A cultural gap. Rosen's examples are quintessentially British: visiting castles, studying pub signs. What Chinese families know better is making dumplings at Chinese New Year, the courier locker outside the apartment block, five hours on the high-speed train.

But the most important gap is methodological.

Rosen gave us philosophy — investigate, interpret, invent, co-operate. Brilliant. But he didn't give parents a framework for deciding: in this specific scenario, what do I do? Step in or step back? How much?

That framework happens to be the one I use every day at work: scenario-driven.

In autonomous driving development, we decompose the real world into thousands of scenarios, then design, test, and validate for each one.

Parenting can be thought about in exactly the same way:

Don't learn one "correct parenting theory" and apply it to every moment. Instead, in each concrete scenario — the child asks something you can't answer, it's raining and they're bored, they've taken a toy apart — observe, judge, respond.

Rosen gave us the keywords. The scenario-driven approach from autonomous driving gives us a framework. AI gives us a new tool.

Stack these three layers together, and you get Good Ideas 2.0.

How to Use This Book

This is not a book you need to read front to back.

It's a scenario library. Flip to whichever scenario you're living through right now, and see what Rosen says, what I did, and how AI can help.

Each chapter has three parts:

  1. Scenario Story: A real experience with Lucky. No right answers — just one father's honest account.
  2. L-Rating: What intervention level did I choose in this scenario? Why? In hindsight, was it right?
  3. AI Practice: A prompt you can copy-paste straight into an AI chat and use with your child.

This book is also an open-source project. If you have your own scenario to share, you're welcome to contribute. Every family's scenario library is different — your experience might be exactly what another parent needs.

Ready?

Let's begin with the first scenario.


L-Rating

This chapter's scenario: a self-driving expert suddenly has to solo-parent.

My rating: this scenario was a forced upgrade from L1 to full operational coverage.

Back in China, with Helen, both sets of grandparents, and an established routine, we were "dual-driver" or even "multi-driver." My involvement in parenting sat comfortably at L1 to L2 — I participated occasionally but wasn't the primary operator.

After Helen went home, I became the sole driver.
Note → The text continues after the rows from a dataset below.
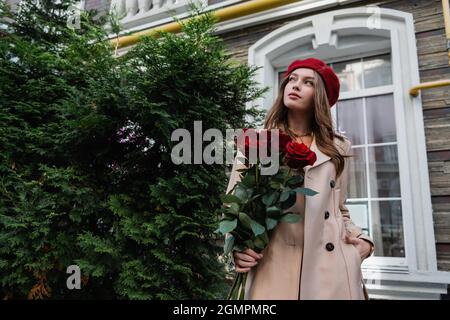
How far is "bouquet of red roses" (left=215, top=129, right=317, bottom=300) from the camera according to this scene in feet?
4.06

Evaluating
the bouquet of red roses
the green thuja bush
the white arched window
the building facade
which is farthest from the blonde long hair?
the white arched window

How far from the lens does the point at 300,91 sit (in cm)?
154

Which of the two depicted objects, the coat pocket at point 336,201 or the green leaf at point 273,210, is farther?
the coat pocket at point 336,201

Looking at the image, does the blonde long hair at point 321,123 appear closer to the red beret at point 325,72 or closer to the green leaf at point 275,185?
the red beret at point 325,72

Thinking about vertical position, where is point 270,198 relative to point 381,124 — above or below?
below

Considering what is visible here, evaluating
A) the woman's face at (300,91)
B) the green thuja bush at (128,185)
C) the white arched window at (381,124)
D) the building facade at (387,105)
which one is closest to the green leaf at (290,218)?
the woman's face at (300,91)

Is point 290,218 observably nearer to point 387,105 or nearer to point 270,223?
point 270,223

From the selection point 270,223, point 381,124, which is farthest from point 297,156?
point 381,124

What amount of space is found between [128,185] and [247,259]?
4.22ft

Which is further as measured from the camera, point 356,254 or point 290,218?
point 356,254

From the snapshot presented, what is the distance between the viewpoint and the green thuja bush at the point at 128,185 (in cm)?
203

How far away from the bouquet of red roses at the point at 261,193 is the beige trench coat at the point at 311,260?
0.08m
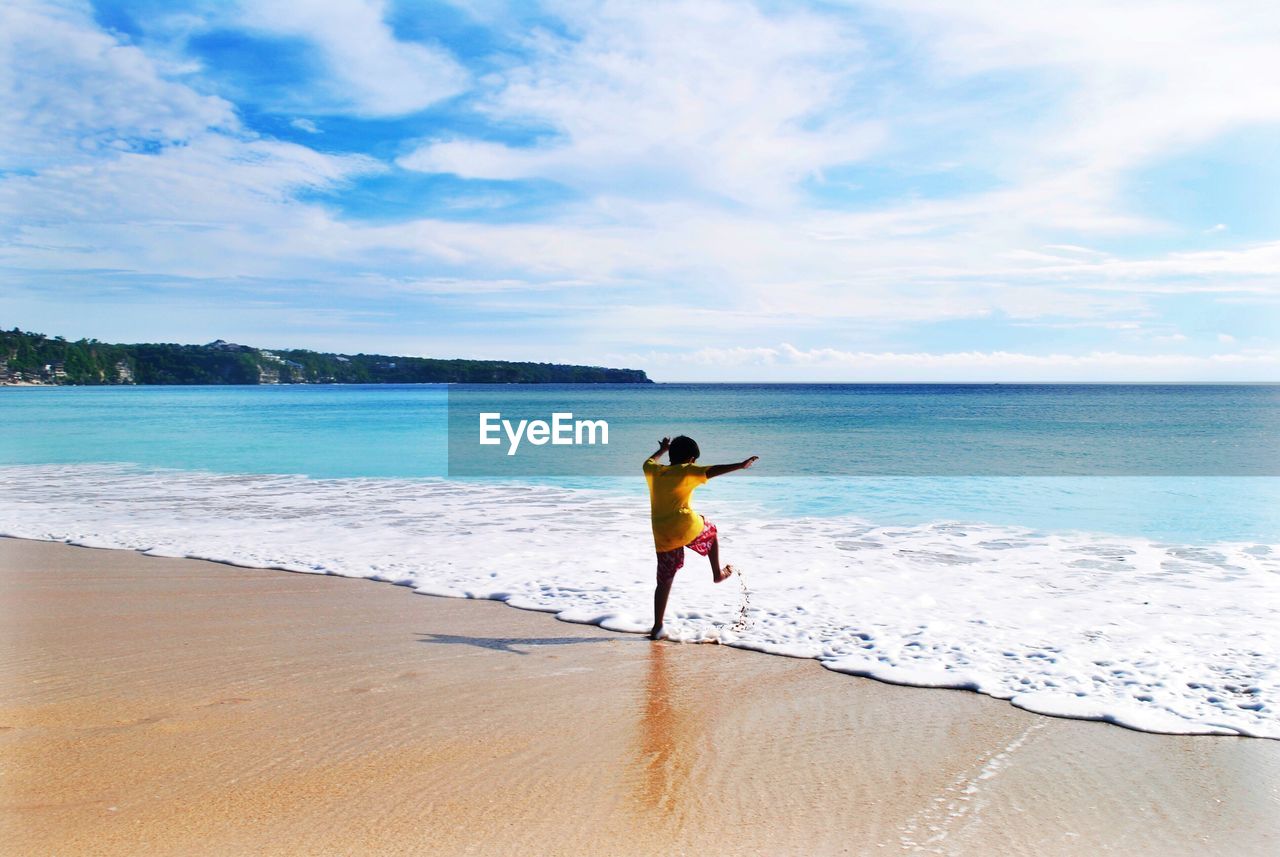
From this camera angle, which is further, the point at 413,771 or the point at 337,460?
the point at 337,460

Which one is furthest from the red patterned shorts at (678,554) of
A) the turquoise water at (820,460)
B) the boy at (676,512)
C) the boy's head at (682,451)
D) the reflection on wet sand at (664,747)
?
the turquoise water at (820,460)

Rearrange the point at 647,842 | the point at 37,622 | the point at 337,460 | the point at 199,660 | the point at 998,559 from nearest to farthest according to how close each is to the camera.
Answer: the point at 647,842 < the point at 199,660 < the point at 37,622 < the point at 998,559 < the point at 337,460

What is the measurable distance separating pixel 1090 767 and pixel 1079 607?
372 cm

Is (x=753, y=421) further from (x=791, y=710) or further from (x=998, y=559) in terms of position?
(x=791, y=710)

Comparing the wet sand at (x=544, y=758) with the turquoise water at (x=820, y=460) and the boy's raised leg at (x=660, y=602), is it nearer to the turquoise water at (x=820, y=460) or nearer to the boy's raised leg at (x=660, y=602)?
the boy's raised leg at (x=660, y=602)

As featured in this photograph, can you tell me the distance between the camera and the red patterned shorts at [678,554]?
6.36 m

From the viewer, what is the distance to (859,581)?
28.4 ft

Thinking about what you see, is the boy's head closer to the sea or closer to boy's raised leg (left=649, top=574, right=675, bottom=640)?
boy's raised leg (left=649, top=574, right=675, bottom=640)

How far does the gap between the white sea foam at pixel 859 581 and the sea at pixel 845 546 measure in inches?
1.4

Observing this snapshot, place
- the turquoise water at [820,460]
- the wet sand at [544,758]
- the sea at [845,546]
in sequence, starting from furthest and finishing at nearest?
the turquoise water at [820,460], the sea at [845,546], the wet sand at [544,758]

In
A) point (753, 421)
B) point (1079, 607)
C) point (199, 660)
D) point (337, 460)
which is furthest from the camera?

No co-pilot. No safety operator. From school pick-up to lights-out, every micro-decision was mine.

This meant I had to expand my "scenario coverage" from roughly 30% to 100% almost overnight. Things I'd never had to manage (what Lucky wears in the morning, what to cook for lunch, what to do when he has a conflict with a classmate) all entered my "operational design domain."
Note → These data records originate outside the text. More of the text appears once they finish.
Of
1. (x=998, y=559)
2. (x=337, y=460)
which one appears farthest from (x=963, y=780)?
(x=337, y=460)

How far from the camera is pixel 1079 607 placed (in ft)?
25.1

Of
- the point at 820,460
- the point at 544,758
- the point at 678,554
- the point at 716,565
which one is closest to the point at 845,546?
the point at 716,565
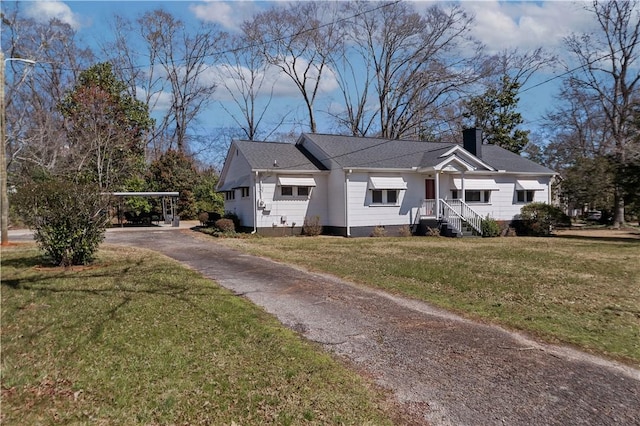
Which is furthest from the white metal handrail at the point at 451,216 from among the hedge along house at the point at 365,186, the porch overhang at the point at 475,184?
the porch overhang at the point at 475,184

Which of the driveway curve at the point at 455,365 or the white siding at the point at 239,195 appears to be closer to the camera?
the driveway curve at the point at 455,365

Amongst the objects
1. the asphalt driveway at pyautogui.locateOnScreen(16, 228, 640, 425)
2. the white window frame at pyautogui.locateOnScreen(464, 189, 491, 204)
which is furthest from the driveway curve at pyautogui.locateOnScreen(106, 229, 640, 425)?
the white window frame at pyautogui.locateOnScreen(464, 189, 491, 204)

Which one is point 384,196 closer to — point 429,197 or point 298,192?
point 429,197

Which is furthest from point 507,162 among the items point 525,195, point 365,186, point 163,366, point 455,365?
point 163,366

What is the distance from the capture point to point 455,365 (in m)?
4.25

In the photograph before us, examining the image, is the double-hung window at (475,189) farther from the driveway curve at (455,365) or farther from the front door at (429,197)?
the driveway curve at (455,365)

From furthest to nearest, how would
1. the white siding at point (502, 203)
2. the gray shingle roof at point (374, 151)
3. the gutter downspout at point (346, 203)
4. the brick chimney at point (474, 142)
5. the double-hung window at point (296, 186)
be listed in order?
the brick chimney at point (474, 142), the white siding at point (502, 203), the gray shingle roof at point (374, 151), the double-hung window at point (296, 186), the gutter downspout at point (346, 203)

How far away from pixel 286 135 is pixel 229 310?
41628mm

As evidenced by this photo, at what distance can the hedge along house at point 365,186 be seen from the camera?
64.1 feet

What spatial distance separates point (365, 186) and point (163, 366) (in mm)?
16369

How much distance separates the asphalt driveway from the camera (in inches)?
132

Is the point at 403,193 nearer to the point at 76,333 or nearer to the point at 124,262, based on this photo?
the point at 124,262

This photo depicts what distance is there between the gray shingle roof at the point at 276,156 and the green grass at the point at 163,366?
13466 millimetres

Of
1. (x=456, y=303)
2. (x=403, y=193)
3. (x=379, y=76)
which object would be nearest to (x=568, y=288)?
(x=456, y=303)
I'll be honest: the first two weeks were chaotic. But it was precisely that chaos that forced me to start applying my most familiar thinking tool — scenario-based reasoning — to the mess of everyday parenting.

Eventually, I made peace with it: this isn't a disaster. It's a window — my window of one-on-one time with Lucky. Once it closes, it's gone.


AI Practice

Introducing AI to your child:

Prompt: "Hello. My child is 5 years old and his name is Lucky. We've just started a 'Good Ideas' project — exploring interesting questions in everyday life. Lucky is absolutely fascinated by excavators right now. Could you explain how an excavator's bucket works in a way a 5-year-old can understand? If possible, use an analogy from something in his daily life."

Expected outcome: AI will explain hydraulic principles in simple language, perhaps comparing it to squeezing a water gun. The point isn't the answer itself — it's the process of asking together. When your child sees you asking AI a question, what they learn isn't hydraulics. They learn that it's okay not to know, and that the thing to do is ask. This is exactly what Rosen calls the power of "I don't know."

A side note: the book you're reading right now — its GitHub repository, bilingual website, the AI prompts in every chapter — was mostly built after Lucky fell asleep, with the help of AI tools. Without AI, given my current rhythm of three jobs plus solo parenting, this book would probably never exist. AI won't parent for you, but it can help you do things in fragmented time that used to require long, uninterrupted stretches.